■ **Exercise directions**
Locate "Which has a" in the records below, then copy its line and every following line exactly, without the pictures.

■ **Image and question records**
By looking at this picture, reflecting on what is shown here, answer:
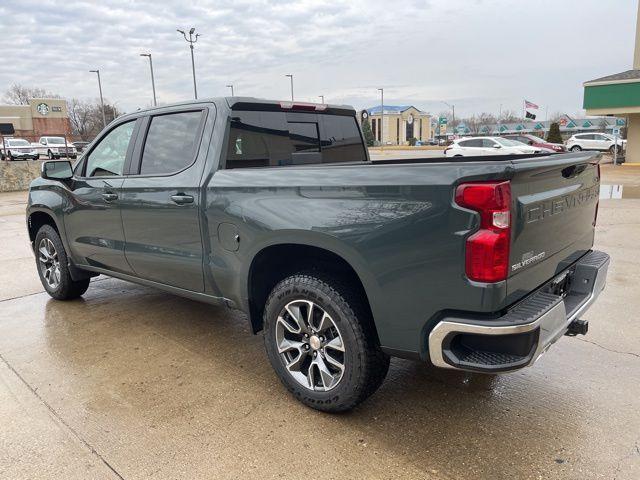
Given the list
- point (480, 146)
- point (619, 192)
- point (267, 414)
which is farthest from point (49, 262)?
point (480, 146)

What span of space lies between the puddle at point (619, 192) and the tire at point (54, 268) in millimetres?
12268

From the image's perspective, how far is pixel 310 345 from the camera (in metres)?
3.03

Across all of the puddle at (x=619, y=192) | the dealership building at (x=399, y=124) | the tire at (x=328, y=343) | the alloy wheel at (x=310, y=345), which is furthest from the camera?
the dealership building at (x=399, y=124)

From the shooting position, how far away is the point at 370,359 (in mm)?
2777

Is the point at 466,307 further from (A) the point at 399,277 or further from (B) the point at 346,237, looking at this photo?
(B) the point at 346,237

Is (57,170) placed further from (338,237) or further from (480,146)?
(480,146)

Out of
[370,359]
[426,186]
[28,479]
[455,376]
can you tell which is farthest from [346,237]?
[28,479]

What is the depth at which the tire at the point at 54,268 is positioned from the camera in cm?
513

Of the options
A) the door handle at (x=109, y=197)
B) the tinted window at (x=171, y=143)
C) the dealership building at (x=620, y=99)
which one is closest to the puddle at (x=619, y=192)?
the dealership building at (x=620, y=99)

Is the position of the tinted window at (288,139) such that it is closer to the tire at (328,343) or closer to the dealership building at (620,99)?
the tire at (328,343)

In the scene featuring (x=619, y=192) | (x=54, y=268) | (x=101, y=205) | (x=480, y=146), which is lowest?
(x=619, y=192)

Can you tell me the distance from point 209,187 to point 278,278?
76 centimetres

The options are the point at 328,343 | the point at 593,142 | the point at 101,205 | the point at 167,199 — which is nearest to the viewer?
the point at 328,343

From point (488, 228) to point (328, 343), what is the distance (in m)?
1.17
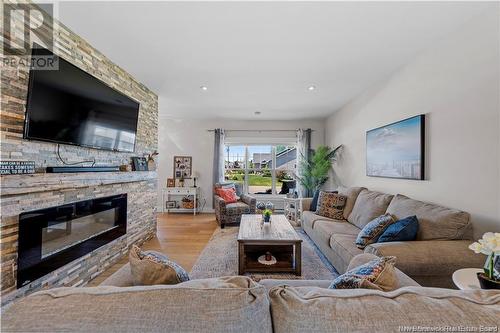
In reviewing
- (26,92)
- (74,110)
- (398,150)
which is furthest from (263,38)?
(398,150)

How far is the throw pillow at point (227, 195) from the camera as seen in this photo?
16.2ft

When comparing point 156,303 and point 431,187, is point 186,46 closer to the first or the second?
point 156,303

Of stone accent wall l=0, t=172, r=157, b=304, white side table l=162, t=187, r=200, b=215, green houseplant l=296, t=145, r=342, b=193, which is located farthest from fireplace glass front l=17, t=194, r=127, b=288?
green houseplant l=296, t=145, r=342, b=193

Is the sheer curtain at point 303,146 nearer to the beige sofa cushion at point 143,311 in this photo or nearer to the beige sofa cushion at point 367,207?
the beige sofa cushion at point 367,207

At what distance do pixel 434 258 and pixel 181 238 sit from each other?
3.34 m

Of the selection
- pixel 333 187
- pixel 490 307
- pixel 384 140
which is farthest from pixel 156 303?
pixel 333 187

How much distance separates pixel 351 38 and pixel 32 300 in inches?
110

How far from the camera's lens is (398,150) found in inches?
114

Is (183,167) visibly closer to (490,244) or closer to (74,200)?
(74,200)

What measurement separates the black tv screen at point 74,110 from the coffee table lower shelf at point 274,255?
193cm

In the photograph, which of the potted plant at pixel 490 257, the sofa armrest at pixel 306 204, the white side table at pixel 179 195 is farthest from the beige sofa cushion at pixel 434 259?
the white side table at pixel 179 195

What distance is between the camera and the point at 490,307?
71 cm

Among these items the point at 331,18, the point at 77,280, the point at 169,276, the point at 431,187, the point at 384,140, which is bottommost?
the point at 77,280

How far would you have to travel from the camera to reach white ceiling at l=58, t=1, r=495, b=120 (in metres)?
1.83
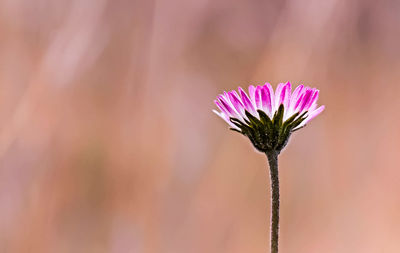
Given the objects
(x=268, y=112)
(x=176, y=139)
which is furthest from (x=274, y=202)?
(x=176, y=139)

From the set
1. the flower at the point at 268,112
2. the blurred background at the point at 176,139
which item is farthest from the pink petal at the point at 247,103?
the blurred background at the point at 176,139

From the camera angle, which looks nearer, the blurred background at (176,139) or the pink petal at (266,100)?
the pink petal at (266,100)

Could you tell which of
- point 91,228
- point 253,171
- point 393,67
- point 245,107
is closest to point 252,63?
point 393,67

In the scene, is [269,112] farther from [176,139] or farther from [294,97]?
[176,139]

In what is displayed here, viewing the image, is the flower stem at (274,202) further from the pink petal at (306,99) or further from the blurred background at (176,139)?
the blurred background at (176,139)

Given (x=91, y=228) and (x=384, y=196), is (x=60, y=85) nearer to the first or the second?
(x=91, y=228)

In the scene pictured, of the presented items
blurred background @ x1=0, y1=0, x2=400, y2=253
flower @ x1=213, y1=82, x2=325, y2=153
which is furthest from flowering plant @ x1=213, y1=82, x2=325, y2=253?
blurred background @ x1=0, y1=0, x2=400, y2=253

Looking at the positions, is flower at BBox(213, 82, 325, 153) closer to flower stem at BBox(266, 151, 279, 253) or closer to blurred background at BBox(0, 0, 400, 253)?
flower stem at BBox(266, 151, 279, 253)
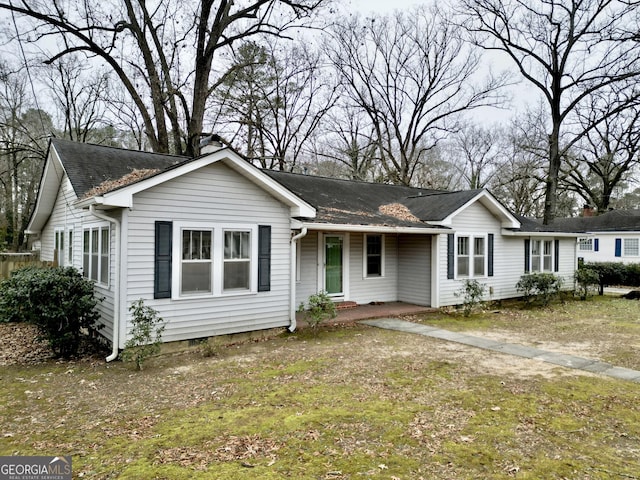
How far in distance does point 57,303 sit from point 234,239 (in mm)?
3255

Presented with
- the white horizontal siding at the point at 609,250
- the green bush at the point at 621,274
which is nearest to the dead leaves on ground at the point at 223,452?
the green bush at the point at 621,274

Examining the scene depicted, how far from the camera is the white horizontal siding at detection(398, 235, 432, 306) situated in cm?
1255

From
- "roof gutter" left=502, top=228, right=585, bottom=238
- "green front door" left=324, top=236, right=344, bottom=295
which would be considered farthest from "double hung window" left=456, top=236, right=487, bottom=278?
"green front door" left=324, top=236, right=344, bottom=295

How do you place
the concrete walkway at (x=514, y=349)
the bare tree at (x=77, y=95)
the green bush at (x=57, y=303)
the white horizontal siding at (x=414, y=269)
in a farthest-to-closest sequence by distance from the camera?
the bare tree at (x=77, y=95) → the white horizontal siding at (x=414, y=269) → the green bush at (x=57, y=303) → the concrete walkway at (x=514, y=349)

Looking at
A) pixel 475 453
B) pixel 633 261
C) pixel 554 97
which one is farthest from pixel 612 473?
pixel 633 261

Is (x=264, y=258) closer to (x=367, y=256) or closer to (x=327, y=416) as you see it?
(x=327, y=416)

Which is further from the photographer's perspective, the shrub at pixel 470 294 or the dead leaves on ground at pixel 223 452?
the shrub at pixel 470 294

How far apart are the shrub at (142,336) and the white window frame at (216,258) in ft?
1.85

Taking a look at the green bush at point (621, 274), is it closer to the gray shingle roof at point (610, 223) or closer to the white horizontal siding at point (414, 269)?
the gray shingle roof at point (610, 223)

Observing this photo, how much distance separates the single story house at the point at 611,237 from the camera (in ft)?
79.2

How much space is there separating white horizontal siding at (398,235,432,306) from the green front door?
238 cm

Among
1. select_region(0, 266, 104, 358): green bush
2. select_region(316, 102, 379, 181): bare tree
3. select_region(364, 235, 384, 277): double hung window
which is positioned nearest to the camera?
select_region(0, 266, 104, 358): green bush

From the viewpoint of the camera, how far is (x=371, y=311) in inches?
456

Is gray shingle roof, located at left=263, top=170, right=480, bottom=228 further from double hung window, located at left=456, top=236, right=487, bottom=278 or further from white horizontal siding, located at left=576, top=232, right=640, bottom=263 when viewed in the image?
white horizontal siding, located at left=576, top=232, right=640, bottom=263
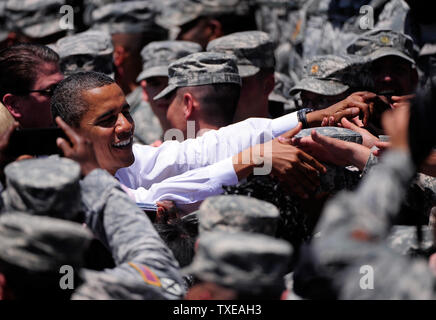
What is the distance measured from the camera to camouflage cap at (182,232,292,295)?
2059mm

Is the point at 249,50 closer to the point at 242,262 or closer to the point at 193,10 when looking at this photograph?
the point at 193,10

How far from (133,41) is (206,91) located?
9.95 ft

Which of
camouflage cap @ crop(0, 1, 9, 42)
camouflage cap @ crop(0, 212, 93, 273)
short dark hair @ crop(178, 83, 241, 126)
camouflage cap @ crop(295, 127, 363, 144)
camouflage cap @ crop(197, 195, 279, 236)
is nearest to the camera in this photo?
camouflage cap @ crop(0, 212, 93, 273)

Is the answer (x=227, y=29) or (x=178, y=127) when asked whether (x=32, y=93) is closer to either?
(x=178, y=127)

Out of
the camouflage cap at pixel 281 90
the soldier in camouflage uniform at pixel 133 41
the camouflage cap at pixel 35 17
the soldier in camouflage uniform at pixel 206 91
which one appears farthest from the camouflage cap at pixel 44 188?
the camouflage cap at pixel 35 17

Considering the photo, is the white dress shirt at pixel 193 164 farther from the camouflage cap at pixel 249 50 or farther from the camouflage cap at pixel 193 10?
the camouflage cap at pixel 193 10

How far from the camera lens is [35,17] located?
7.73 metres

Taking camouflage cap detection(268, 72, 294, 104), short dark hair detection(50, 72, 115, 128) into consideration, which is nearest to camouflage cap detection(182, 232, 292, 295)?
short dark hair detection(50, 72, 115, 128)

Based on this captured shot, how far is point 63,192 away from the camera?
2346mm

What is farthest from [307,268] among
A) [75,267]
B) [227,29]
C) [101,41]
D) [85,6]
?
[85,6]

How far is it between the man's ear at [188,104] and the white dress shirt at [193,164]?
1.60 feet

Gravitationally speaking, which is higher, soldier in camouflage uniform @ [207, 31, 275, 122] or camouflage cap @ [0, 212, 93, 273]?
soldier in camouflage uniform @ [207, 31, 275, 122]

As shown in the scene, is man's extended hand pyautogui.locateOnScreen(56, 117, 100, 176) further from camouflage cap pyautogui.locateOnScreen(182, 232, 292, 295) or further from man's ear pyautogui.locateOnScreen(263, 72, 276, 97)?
man's ear pyautogui.locateOnScreen(263, 72, 276, 97)

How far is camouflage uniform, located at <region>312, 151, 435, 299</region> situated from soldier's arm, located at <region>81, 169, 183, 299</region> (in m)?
0.76
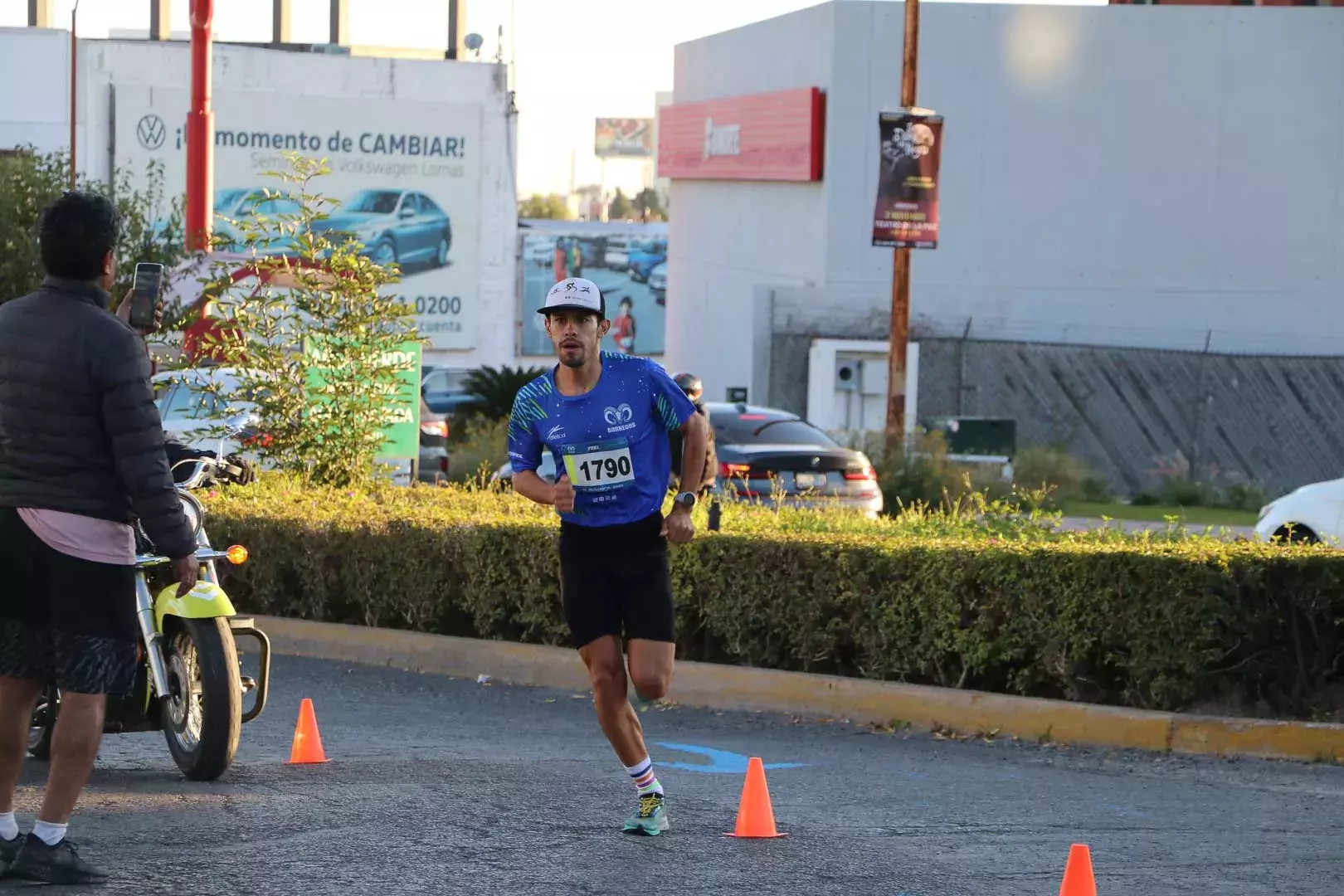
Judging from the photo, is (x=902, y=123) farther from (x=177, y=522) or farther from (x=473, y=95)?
(x=473, y=95)

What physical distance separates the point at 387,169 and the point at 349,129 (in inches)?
61.2

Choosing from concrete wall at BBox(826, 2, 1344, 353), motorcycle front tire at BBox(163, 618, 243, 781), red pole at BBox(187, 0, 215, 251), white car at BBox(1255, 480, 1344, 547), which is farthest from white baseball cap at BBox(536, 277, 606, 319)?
concrete wall at BBox(826, 2, 1344, 353)

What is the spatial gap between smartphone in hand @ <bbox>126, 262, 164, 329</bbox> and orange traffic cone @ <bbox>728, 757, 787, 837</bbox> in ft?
9.20

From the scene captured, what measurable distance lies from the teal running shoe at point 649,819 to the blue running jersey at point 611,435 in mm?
925

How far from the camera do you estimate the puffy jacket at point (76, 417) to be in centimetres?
565

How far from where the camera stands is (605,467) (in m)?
6.61

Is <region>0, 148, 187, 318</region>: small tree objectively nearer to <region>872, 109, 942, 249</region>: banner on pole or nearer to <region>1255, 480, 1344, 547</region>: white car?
<region>872, 109, 942, 249</region>: banner on pole

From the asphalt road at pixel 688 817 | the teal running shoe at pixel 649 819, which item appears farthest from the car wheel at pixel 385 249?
the teal running shoe at pixel 649 819

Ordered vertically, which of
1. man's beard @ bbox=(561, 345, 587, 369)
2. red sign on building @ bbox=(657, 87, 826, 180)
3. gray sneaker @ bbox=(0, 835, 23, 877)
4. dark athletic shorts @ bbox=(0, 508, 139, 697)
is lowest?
gray sneaker @ bbox=(0, 835, 23, 877)

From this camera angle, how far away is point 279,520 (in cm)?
1237

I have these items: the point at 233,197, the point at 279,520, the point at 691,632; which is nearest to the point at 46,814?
the point at 691,632

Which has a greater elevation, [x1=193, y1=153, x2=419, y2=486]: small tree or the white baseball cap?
the white baseball cap

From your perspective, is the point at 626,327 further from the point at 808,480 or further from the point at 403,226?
the point at 808,480

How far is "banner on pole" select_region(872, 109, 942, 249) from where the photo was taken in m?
22.0
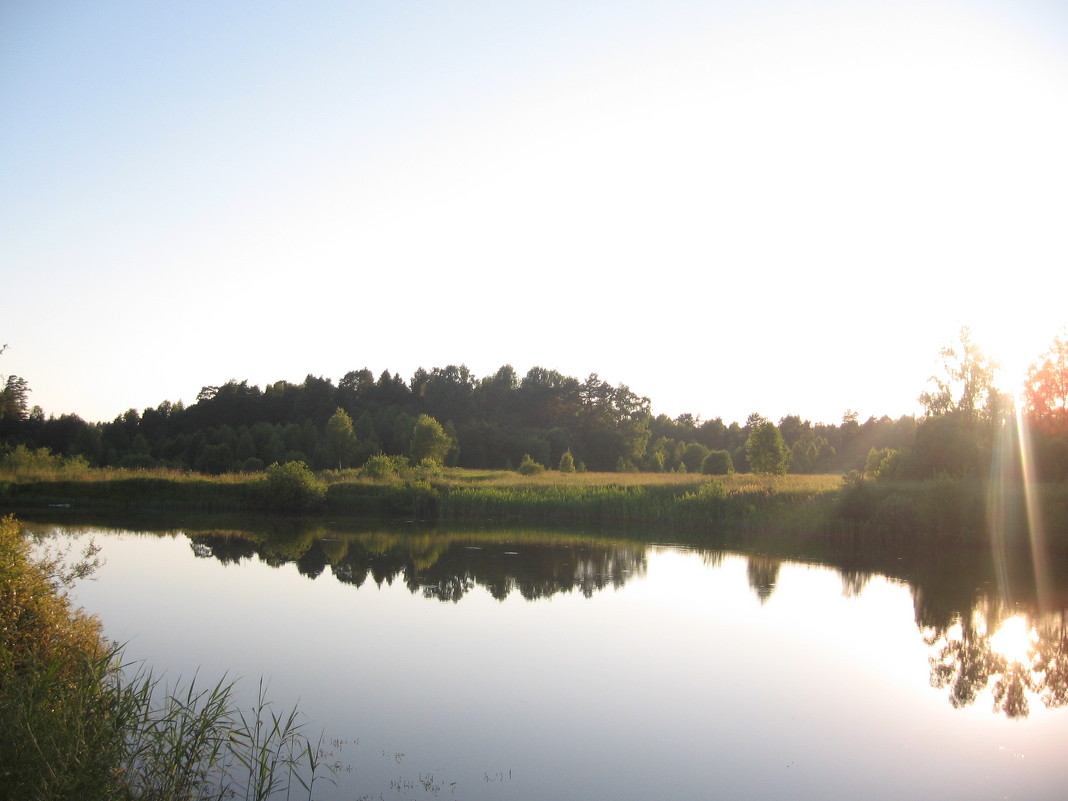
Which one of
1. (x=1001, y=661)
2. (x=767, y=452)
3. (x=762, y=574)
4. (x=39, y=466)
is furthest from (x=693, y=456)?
(x=1001, y=661)

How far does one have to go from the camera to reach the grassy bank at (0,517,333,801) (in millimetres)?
4852

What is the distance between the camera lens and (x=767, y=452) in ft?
129

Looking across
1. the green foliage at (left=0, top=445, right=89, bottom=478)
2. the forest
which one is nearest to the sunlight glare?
the forest

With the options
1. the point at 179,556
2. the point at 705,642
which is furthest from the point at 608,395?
the point at 705,642

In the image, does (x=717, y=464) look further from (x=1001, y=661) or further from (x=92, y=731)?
(x=92, y=731)

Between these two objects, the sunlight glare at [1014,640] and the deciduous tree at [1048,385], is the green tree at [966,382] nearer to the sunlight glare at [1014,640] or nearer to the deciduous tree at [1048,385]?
the deciduous tree at [1048,385]

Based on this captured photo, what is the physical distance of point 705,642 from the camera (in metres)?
12.0

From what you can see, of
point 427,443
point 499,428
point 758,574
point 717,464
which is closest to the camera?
point 758,574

■ **Output for this task**
Which has a greater elevation, [x1=193, y1=153, x2=419, y2=486]: small tree or the white baseball cap?
the white baseball cap

From your perspective, is the point at 626,327 further from the point at 808,480 or further from the point at 403,226?
the point at 808,480

How far is "banner on pole" select_region(872, 109, 942, 249) from where the photo was taken in m?
22.0
Which one of
1. (x=1001, y=661)
2. (x=767, y=452)
3. (x=762, y=574)
4. (x=39, y=466)
is furthest from (x=693, y=456)?
(x=1001, y=661)

How far does one have to go from the camera to reach the grassy bank at (0,517,333,801) (in millimetres)?
4852

What is the distance between the camera lens and (x=767, y=452) in ft?
129

Looking across
1. the green foliage at (left=0, top=445, right=89, bottom=478)
2. the forest
which one is nearest to the sunlight glare?
the forest

With the options
1. the point at 179,556
2. the point at 705,642
which is furthest from the point at 608,395?
the point at 705,642

In the image, does (x=717, y=464) look further from (x=1001, y=661) or further from (x=92, y=731)?
(x=92, y=731)

Between these two objects, the sunlight glare at [1014,640] and the deciduous tree at [1048,385], is the green tree at [966,382] nearer to the sunlight glare at [1014,640] or nearer to the deciduous tree at [1048,385]?
the deciduous tree at [1048,385]

Based on this captured photo, what is the physical distance of point 705,642 from the camera (in metres)?
12.0

From what you can see, of
point 427,443
point 499,428
point 758,574
point 717,464
which is closest to the camera?
point 758,574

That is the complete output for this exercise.